This topic is going to be a bit more on the serious side today folks. I wanted to discuss my educational background a little. For those of you who don’t know, I’m dyslexic. Dyslexia is when someone switched letters and numbers, sometimes even words in their head. For years throughout elementary school I struggled to get good grades or to even understand most of the things we were learning. I spent a lot of time after school with teachers and in special classes to help give me more time to understand things. Recently, I was going through my old school papers and found teachers notes about how much I was improving and it made me both really sad and extremely happy. I was sad because it showed me how much I struggled and in school I never really realized I was struggling.
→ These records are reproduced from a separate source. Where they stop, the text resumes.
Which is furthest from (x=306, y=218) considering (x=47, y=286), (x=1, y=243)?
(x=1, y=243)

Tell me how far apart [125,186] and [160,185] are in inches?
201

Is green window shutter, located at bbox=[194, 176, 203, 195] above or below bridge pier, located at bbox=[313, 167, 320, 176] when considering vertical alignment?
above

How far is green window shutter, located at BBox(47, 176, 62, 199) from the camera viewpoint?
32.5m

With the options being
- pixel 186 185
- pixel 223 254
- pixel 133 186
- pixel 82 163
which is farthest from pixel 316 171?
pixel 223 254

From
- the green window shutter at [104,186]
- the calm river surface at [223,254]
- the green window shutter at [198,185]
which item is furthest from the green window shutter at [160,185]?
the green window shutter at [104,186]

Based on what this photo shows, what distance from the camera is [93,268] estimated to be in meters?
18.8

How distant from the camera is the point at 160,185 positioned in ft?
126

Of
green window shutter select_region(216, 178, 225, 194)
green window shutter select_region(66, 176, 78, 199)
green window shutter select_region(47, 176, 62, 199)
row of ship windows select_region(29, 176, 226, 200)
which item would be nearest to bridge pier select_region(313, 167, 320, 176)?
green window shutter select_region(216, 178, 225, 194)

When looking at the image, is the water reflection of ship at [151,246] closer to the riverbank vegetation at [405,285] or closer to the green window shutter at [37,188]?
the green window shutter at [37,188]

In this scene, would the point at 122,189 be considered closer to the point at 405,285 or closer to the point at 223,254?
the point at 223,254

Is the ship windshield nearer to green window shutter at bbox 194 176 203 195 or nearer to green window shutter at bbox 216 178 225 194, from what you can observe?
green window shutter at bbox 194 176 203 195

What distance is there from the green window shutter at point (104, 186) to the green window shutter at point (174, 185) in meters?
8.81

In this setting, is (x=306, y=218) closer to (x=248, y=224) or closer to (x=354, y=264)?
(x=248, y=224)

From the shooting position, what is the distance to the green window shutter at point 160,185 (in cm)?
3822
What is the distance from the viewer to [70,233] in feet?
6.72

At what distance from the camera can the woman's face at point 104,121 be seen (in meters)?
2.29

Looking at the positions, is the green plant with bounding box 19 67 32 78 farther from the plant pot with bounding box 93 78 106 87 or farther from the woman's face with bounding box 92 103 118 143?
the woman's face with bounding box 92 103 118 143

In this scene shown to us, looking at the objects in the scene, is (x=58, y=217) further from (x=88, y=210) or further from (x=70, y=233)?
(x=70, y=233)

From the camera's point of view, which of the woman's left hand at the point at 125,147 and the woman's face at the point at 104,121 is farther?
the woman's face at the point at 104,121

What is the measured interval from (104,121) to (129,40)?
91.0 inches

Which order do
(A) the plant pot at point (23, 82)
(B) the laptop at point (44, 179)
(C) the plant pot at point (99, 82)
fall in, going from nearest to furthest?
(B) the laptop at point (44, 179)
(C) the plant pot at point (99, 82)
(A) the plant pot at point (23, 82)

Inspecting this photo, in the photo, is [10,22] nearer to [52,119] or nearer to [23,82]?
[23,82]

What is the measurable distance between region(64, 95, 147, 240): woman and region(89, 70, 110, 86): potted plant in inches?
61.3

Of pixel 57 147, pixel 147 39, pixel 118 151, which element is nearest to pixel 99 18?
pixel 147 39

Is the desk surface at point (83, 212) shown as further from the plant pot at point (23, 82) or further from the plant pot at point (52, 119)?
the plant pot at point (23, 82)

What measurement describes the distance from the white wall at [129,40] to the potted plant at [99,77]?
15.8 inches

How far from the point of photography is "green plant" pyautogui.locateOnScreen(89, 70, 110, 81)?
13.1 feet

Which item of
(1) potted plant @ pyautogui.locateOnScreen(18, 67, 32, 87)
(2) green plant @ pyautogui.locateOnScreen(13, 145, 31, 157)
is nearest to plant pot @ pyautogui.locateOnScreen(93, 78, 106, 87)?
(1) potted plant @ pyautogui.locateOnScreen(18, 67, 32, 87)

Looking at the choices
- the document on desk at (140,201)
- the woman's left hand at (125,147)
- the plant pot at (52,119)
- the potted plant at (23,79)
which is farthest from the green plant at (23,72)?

Now, looking at these notes makes me happy because I’ve seen how much I’ve accomplished.
I may note have the same techniques as other writers, but I was able to figure out how to write my books without learning it through a school system. I never really learned anything through the school system. I mean, of course I did, but at the same time I didn’t. Most of the things I understand I think I taught myself because it was easier that way. I would get the notes for how to solve a math problem, but the way teachers explained it to me made no sense. So I would sit and study the problem and the answer and teacher myself how I knew I would understand it. Does that make sense?
Anyway, I like teaching myself things. It just seems easier that way. Even with reading. I hated all the books we had to read in school so I never read them. I would read things that interested me at home even if they were stupid trash magazines. Why the hell would I want to read something I didn’t care about? All we did was read a chapter and do an activity about it. The classes basically beat the books into our brains with all the symbolism and themes and blah blah blah. I just wanted to read a book and not have to look for all that extra stuff.
There’s a quote from New Girl where Nick Miller says something like ‘I’m not convinced I know how to read, I’ve just memorized a lot of words’. I think that pretty much explains my reading mind set most of the time.